作業内容
以下にあるテンポ・速度用語の解説文を、全文そのまま一字一句変えずに抜き出してください。

テンポを合わせるというのは、とくに音が絡む場面では重要です。自分の感覚世界のみですとやさしいことのように思える「テンポ合わせ」ですが、たくさんの人が集まればむつかしさも"ひとしお"です。曲の理解という意味でも指標がほしいですね。ここでは曲のもつ、テンポ・速度をあらわす用語をスピード順に見ていきましょう。

スピードを表す主な用語(イタリア語)
Largo
ラルゴ
幅広くゆるやかに
ドイツ語ではBreit(ブライト)
Lento
レント
ゆっくりと(のろく)
ドイツ語ではLangsam(ラングザム)
Grave
グラーヴェ
重くゆっくりと、荘厳な雰囲気を持たせるようにゆるやかに
Adagio
アダージョ
ゆっくりと、ゆるやかに
Adagietto
アダージェット
アダージョよりもやや速く
Andante
アンダンテ
歩くような速さで
ドイツ語ではGehend(ゲーエント)
Sostenuto
ソステヌート
アンダンテとほぼ同じ速さで(ささえられた)、各音を十分に保つ
Andantino
アンダンティーノ
アンダンテよりもやや速く
Moderato
モデラート
中くらいの速さで、節度をあらわす
ドイツ語ではMässig(メーシヒ)

提供情報
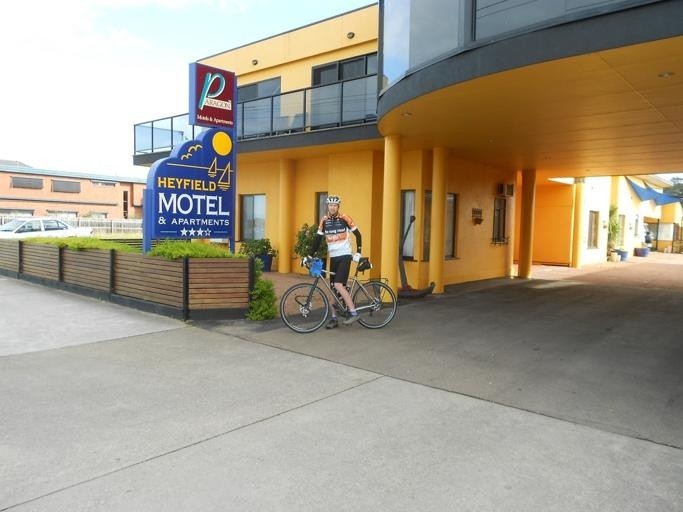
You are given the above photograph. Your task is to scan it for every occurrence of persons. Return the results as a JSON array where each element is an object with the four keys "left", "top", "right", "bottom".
[{"left": 299, "top": 194, "right": 361, "bottom": 329}]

解答
テンポを合わせるというのは、とくに音が絡む場面では重要です。自分の感覚世界のみですとやさしいことのように思える「テンポ合わせ」ですが、たくさんの人が集まればむつかしさも"ひとしお"です。曲の理解という意味でも指標がほしいですね。ここでは曲のもつ、テンポ・速度をあらわす用語をスピード順に見ていきましょう。

スピードを表す主な用語(イタリア語)
Largo
ラルゴ
幅広くゆるやかに
ドイツ語ではBreit(ブライト)
Lento
レント
ゆっくりと(のろく)
ドイツ語ではLangsam(ラングザム)
Grave
グラーヴェ
重くゆっくりと、荘厳な雰囲気を持たせるようにゆるやかに
Adagio
アダージョ
ゆっくりと、ゆるやかに
Adagietto
アダージェット
アダージョよりもやや速く
Andante
アンダンテ
歩くような速さで
ドイツ語ではGehend(ゲーエント)
Sostenuto
ソステヌート
アンダンテとほぼ同じ速さで(ささえられた)、各音を十分に保つ
Andantino
アンダンティーノ
アンダンテよりもやや速く
Moderato
モデラート
中くらいの速さで、節度をあらわす
ドイツ語ではMässig(メーシヒ)